I was surprised that parinfer didn't help me with "". Has there been discussions around that?

shaunlebron13:11:18

@maxt quotes are the bane of my work with parinfer

shaunlebron13:11:51

they simply cant be inferred like parens, because (a) multiline string conventions dont follow indentation rules and (b) quotes are non-directional so their contents can turn inside out if a single quote is typed behind them

maxt14:11:23

You're right, that's too bad 😞

shaunlebron14:11:56

i dont know how to fix it

shaunlebron14:11:29

if keyboards had directional quote keys, this wouldnt be a problem

shaunlebron14:11:36

imagine if we didnt have directional paren keys

maxt14:11:44

we'll just have to start writing qoutes like \`\` ''

maxt14:11:40

parinfer is not the only reason unidirectional quotes are poor

shaunlebron14:11:56

actually parinfer could handle them fine if it werent for semicolons

shaunlebron14:11:20

well parinfer could never infer quotes

shaunlebron14:11:35

but semicolons in strings or a single quote in comments actually break parinfer by causing intermediate states to be parsed by parinfer

shaunlebron14:11:42

by break i mean corrupt strings after quotes are typed one at a time

shaunlebron14:11:26

@maxt do you have any references on unidirectional quotes causing problems in other domains?

Actions to take
A. From the entries below, gather every line that contains the string "tail".
B. Extend the chat about parinfer and quotes past its last message.

(Spatial question entries)
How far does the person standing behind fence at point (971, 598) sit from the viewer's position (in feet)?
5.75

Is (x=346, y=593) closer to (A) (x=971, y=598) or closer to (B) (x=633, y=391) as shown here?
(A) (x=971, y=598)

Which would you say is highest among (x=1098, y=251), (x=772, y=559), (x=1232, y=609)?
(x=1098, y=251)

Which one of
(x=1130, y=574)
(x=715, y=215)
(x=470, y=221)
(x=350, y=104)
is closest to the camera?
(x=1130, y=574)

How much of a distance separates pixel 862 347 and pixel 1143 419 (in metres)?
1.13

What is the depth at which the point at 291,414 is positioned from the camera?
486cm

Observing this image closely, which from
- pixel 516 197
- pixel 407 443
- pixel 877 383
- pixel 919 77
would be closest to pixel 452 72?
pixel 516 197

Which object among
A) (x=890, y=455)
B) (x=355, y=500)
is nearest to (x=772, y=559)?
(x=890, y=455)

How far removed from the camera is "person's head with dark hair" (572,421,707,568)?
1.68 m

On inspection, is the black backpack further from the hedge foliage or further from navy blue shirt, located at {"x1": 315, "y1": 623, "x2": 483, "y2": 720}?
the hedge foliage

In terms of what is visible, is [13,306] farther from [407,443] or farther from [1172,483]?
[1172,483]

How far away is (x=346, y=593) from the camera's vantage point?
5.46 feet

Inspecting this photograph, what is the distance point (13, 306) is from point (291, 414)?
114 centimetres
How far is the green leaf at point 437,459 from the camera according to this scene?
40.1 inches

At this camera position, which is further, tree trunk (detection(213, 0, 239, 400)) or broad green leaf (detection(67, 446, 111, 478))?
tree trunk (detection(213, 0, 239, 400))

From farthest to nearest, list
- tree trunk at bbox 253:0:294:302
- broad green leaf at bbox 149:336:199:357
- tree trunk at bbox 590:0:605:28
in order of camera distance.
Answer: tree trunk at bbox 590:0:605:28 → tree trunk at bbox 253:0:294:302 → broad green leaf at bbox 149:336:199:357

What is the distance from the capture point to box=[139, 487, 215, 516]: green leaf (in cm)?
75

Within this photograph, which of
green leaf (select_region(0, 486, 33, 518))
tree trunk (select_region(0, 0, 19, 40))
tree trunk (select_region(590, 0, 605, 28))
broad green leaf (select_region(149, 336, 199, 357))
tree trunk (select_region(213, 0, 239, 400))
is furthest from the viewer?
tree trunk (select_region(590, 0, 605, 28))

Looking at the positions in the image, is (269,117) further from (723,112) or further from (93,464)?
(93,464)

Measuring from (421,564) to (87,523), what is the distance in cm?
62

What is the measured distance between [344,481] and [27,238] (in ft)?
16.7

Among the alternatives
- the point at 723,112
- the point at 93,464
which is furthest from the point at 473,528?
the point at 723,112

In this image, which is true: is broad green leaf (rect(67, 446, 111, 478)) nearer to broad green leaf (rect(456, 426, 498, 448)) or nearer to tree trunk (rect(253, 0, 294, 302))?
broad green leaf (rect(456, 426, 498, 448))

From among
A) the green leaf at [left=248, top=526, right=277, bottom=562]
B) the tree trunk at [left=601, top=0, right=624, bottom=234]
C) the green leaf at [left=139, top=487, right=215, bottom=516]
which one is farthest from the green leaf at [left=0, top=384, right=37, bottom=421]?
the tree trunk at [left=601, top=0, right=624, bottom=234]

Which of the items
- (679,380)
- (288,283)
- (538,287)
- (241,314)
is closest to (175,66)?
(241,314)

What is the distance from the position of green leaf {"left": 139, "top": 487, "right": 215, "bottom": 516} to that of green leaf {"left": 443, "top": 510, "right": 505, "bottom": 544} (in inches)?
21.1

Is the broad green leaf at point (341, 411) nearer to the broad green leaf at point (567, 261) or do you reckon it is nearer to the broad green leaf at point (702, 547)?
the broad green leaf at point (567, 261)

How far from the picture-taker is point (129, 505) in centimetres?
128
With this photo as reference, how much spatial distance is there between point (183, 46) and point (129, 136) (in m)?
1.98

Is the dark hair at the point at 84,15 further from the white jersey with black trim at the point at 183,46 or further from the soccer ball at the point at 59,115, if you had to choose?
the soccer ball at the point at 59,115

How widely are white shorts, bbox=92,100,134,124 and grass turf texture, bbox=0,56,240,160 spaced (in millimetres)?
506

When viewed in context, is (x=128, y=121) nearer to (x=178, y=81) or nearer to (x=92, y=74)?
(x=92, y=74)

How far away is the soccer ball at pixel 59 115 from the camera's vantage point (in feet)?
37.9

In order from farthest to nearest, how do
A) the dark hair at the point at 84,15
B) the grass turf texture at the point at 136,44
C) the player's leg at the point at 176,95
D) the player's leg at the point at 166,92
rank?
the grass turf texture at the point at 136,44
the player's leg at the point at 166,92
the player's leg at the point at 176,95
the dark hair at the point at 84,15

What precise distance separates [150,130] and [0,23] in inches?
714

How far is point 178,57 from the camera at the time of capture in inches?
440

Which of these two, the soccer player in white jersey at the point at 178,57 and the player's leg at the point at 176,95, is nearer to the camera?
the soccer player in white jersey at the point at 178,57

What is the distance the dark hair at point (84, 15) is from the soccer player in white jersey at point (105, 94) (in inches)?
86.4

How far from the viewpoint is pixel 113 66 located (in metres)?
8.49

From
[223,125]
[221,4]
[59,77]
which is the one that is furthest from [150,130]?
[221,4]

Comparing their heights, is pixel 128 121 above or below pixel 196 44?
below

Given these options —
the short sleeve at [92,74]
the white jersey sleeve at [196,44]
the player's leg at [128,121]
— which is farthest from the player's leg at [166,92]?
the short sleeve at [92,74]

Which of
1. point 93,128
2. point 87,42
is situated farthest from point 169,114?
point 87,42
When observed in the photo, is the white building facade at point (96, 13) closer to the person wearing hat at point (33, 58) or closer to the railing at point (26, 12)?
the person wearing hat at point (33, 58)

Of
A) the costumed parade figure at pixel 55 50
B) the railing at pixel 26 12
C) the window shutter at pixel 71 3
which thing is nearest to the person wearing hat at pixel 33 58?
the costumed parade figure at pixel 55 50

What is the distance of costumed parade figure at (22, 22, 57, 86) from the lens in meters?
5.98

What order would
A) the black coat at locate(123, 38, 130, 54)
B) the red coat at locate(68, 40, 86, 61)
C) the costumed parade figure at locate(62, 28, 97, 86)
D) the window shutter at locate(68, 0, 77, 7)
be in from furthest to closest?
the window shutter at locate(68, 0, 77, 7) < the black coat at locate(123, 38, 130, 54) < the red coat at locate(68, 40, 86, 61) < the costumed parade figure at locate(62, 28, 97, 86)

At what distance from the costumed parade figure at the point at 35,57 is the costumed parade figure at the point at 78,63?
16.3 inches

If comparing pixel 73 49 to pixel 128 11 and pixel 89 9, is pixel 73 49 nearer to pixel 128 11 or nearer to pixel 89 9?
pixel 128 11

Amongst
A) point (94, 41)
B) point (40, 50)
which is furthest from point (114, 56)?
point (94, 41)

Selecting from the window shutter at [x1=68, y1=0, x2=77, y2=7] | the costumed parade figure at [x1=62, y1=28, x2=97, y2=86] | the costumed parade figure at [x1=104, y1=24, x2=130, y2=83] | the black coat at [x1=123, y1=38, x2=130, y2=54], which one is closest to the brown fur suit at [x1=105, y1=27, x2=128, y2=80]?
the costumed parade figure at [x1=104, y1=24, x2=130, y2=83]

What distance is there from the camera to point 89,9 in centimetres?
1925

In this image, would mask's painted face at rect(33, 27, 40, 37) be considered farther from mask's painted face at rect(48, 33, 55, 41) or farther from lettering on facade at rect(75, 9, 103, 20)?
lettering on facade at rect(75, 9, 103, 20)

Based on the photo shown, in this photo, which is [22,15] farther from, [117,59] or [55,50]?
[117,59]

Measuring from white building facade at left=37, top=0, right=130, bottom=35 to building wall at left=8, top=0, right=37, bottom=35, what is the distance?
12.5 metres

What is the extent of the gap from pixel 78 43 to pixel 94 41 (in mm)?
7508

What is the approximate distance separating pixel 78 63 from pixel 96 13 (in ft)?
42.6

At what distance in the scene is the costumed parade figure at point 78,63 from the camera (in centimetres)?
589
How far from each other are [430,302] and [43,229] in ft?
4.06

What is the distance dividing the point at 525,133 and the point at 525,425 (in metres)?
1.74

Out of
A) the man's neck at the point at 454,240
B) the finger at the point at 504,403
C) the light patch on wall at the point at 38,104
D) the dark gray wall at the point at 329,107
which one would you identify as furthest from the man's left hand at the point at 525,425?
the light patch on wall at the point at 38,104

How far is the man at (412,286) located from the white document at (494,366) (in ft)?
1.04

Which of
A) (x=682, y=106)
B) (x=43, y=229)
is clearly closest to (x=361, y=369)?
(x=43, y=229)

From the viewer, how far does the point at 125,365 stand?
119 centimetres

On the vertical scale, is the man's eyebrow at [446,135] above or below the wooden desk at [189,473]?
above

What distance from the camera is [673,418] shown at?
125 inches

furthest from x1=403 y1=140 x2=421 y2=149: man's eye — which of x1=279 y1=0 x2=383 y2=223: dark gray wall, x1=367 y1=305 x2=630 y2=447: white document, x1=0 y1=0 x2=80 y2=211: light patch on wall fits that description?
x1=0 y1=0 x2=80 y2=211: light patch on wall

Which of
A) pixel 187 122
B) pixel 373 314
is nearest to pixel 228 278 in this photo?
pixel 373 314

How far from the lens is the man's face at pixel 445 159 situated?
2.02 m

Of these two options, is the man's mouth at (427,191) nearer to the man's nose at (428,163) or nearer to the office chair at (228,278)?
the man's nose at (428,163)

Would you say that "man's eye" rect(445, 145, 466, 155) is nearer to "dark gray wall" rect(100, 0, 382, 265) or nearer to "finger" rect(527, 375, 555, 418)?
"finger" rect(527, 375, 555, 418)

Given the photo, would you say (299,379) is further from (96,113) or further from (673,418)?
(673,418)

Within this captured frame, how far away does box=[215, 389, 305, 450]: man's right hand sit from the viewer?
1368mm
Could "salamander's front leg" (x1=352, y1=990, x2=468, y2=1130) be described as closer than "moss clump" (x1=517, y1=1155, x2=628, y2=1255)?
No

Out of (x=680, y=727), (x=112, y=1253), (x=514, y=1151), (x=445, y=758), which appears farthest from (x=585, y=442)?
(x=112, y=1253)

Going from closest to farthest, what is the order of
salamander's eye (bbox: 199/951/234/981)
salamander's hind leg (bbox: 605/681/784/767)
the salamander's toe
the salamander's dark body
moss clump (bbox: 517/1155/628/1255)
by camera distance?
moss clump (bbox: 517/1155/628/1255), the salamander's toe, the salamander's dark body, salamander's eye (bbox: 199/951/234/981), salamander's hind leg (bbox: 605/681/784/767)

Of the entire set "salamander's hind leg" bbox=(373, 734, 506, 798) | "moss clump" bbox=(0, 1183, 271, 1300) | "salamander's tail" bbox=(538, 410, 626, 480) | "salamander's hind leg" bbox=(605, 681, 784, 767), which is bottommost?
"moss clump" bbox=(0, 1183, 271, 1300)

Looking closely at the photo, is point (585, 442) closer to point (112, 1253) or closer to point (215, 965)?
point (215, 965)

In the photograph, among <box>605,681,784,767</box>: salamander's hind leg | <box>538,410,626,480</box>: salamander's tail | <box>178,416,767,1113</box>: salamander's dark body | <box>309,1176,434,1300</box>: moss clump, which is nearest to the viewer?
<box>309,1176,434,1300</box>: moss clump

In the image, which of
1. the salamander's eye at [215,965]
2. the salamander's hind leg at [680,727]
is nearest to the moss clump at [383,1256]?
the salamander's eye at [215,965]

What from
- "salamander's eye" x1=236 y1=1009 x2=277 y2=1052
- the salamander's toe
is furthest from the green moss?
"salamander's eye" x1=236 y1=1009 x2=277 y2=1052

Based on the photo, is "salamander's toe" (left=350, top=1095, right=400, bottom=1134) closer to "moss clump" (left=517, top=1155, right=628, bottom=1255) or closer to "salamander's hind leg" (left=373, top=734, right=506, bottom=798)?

Answer list
A.
Of the entire set "salamander's hind leg" bbox=(373, 734, 506, 798) | "moss clump" bbox=(0, 1183, 271, 1300) | "salamander's tail" bbox=(538, 410, 626, 480) | "salamander's hind leg" bbox=(605, 681, 784, 767), which is bottommost?
In the photograph, among <box>605,681,784,767</box>: salamander's hind leg | <box>538,410,626,480</box>: salamander's tail | <box>178,416,767,1113</box>: salamander's dark body | <box>309,1176,434,1300</box>: moss clump, which is nearest to the viewer?

B.
maxt14:11:45

No, sorry, I was mainly referring to that it makes it harder to read. Quotes where originally directed but that was simplified with the advent of the typewriter (well, I don't have a referrence for that either simple_smile ) In addition to that I've experienced many syntax-highlight errors in editors which probably could have been made less severe if it wasn't for the even/uneven issue

shaunlebron15:11:19

alright thanks

chrisoakman16:11:18

@onetom: before Parinfer I wrote Clojure like a caveman; manually closing parens and indenting everything by hand

chrisoakman16:11:15

that never bothered me, but it did seem to bother other Clojure developers who watched me 😉

chrisoakman16:11:33

now seems sort of crazy to write any Clojure without Parinfer

onetom16:11:25

but u had some matching paren indicator or how could u stand it? simple_smile

snoe17:11:05

maybe we can bind some keys to open and close quote to indicate to parinfer our intention and it rewrites them to the unidirectional "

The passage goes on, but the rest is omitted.